===== Material for this exercise =====

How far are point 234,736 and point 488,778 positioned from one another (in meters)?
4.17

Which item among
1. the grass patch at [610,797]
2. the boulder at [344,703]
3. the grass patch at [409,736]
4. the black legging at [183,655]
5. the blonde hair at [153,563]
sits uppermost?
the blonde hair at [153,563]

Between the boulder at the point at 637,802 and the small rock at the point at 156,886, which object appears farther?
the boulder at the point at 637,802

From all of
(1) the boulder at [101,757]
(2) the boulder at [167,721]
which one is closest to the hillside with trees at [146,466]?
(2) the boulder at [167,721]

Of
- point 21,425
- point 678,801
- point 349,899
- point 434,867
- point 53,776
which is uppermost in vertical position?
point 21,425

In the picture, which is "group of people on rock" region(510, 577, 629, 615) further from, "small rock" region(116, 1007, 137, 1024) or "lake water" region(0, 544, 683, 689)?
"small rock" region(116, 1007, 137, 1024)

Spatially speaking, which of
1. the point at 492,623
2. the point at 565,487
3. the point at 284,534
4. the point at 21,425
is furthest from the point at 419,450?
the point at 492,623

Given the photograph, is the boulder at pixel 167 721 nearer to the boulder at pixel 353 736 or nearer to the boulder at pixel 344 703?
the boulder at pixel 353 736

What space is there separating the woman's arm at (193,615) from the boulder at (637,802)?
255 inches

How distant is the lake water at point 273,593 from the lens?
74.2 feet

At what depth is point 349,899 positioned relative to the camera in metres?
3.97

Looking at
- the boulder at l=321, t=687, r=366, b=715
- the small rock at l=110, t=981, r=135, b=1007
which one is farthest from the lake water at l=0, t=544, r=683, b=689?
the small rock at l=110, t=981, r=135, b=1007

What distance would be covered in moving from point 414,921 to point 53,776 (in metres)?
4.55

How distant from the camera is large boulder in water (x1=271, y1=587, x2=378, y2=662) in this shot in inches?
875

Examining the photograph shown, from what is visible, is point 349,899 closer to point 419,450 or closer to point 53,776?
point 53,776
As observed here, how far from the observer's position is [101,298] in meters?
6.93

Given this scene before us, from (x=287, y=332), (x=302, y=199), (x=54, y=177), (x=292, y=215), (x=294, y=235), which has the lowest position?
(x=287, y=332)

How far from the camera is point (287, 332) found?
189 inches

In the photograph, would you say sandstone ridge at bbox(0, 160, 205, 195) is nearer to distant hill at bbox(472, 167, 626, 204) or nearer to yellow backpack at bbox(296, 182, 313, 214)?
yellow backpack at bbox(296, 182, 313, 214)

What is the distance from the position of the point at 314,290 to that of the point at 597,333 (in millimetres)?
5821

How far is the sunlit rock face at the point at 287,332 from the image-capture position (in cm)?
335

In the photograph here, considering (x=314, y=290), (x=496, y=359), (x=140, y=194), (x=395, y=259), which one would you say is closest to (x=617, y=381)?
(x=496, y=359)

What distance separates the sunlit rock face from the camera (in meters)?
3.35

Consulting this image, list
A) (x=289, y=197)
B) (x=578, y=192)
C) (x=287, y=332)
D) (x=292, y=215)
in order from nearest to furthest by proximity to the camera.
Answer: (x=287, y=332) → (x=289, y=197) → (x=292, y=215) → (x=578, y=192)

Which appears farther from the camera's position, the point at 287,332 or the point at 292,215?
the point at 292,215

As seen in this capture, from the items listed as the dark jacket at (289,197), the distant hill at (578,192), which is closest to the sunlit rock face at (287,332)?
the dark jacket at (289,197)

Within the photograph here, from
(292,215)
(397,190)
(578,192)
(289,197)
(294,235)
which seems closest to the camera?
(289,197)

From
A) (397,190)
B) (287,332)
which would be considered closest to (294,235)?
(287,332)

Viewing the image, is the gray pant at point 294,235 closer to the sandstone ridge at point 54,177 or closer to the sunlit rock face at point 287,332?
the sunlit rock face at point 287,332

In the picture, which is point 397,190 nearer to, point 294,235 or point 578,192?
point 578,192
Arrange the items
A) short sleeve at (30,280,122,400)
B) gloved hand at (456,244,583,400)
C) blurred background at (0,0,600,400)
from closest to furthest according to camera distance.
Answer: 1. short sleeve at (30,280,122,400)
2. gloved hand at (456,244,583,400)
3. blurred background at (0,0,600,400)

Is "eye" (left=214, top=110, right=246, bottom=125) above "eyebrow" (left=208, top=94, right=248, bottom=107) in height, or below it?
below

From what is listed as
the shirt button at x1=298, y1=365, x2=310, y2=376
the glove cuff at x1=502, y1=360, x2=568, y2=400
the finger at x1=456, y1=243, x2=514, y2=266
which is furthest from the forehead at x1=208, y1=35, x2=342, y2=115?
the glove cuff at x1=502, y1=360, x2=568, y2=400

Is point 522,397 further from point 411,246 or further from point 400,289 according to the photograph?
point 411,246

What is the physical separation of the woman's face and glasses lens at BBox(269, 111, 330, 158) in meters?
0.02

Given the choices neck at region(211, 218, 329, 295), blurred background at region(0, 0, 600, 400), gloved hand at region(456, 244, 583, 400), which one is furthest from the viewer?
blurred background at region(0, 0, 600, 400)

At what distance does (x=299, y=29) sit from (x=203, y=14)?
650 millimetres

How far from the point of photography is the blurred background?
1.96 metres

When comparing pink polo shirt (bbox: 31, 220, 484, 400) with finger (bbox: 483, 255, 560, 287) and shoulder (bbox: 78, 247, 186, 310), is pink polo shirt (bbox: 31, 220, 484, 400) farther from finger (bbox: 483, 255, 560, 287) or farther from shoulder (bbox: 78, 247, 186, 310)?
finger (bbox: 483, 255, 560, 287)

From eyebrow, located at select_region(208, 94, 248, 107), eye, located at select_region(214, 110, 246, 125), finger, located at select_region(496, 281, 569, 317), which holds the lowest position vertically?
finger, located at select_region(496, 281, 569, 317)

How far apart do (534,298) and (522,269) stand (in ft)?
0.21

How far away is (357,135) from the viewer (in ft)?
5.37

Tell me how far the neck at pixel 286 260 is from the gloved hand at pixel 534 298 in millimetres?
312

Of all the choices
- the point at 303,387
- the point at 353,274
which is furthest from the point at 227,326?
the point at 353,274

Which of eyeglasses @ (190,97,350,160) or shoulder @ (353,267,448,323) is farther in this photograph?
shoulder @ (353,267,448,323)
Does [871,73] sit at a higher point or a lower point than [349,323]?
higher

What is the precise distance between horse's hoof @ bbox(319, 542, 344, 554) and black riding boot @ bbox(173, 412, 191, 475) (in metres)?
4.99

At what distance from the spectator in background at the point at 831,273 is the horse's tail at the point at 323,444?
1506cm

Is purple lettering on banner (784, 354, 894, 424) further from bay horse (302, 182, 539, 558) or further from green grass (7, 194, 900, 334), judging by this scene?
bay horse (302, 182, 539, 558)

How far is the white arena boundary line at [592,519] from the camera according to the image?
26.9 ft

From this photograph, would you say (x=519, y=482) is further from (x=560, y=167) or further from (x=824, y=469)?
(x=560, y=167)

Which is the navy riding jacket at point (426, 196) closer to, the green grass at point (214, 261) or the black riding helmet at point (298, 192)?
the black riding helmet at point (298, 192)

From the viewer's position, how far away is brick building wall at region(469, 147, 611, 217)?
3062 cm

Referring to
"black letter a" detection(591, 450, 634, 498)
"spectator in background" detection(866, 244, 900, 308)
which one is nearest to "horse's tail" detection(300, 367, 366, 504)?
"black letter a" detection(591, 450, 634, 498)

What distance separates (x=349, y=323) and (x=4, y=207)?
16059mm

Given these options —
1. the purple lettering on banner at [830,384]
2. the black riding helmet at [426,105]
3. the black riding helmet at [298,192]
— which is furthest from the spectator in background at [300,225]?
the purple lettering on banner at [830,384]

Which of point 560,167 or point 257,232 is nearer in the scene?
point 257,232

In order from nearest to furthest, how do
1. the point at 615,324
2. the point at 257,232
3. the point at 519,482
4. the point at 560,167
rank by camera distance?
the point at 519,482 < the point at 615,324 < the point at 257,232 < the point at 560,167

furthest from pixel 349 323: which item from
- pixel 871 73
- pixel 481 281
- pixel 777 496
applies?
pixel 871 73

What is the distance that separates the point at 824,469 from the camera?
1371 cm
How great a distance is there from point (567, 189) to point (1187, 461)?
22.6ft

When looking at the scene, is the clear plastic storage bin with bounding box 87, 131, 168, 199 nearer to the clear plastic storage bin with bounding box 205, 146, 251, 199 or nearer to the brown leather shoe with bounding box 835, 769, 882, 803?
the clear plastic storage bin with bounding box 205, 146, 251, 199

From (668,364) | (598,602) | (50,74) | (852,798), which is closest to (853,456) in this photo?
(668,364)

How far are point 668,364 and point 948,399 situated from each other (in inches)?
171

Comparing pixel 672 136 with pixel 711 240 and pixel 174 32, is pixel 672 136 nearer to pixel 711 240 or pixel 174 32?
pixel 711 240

=====

→ Instructions to follow:
Copy exactly the line containing "What distance separates (x=349, y=323)" and every line after it, ending with the last line of the records above.

→ Reply:
What distance separates (x=349, y=323) and (x=4, y=207)?
16059mm

Given these options —
1. the purple lettering on banner at [830,384]
2. the black riding helmet at [426,105]
3. the black riding helmet at [298,192]
— which is furthest from the spectator in background at [300,225]?
the purple lettering on banner at [830,384]

Which of point 560,167 or point 257,232 is nearer in the scene?
point 257,232

In order from nearest to furthest, how do
1. the point at 615,324
2. the point at 257,232
3. the point at 519,482
4. the point at 560,167
rank by camera distance?
the point at 519,482 < the point at 615,324 < the point at 257,232 < the point at 560,167

furthest from pixel 349 323: which item from
- pixel 871 73
- pixel 481 281
- pixel 777 496
applies?
pixel 871 73

What is the distance that separates the point at 824,469 from the camera?
1371 cm
How great a distance is there from point (567, 189) to point (1187, 461)?
22.6ft

When looking at the scene, is the clear plastic storage bin with bounding box 87, 131, 168, 199 nearer to the clear plastic storage bin with bounding box 205, 146, 251, 199 or nearer to the brown leather shoe with bounding box 835, 769, 882, 803?
the clear plastic storage bin with bounding box 205, 146, 251, 199

From (668,364) | (598,602) | (50,74) | (852,798), which is closest to (853,456) in this photo?
(668,364)

How far are point 668,364 and point 948,399 situated from each other (in inches)?
171

Comparing pixel 672 136 with pixel 711 240 and pixel 174 32, is pixel 672 136 nearer to pixel 711 240 or pixel 174 32?
pixel 711 240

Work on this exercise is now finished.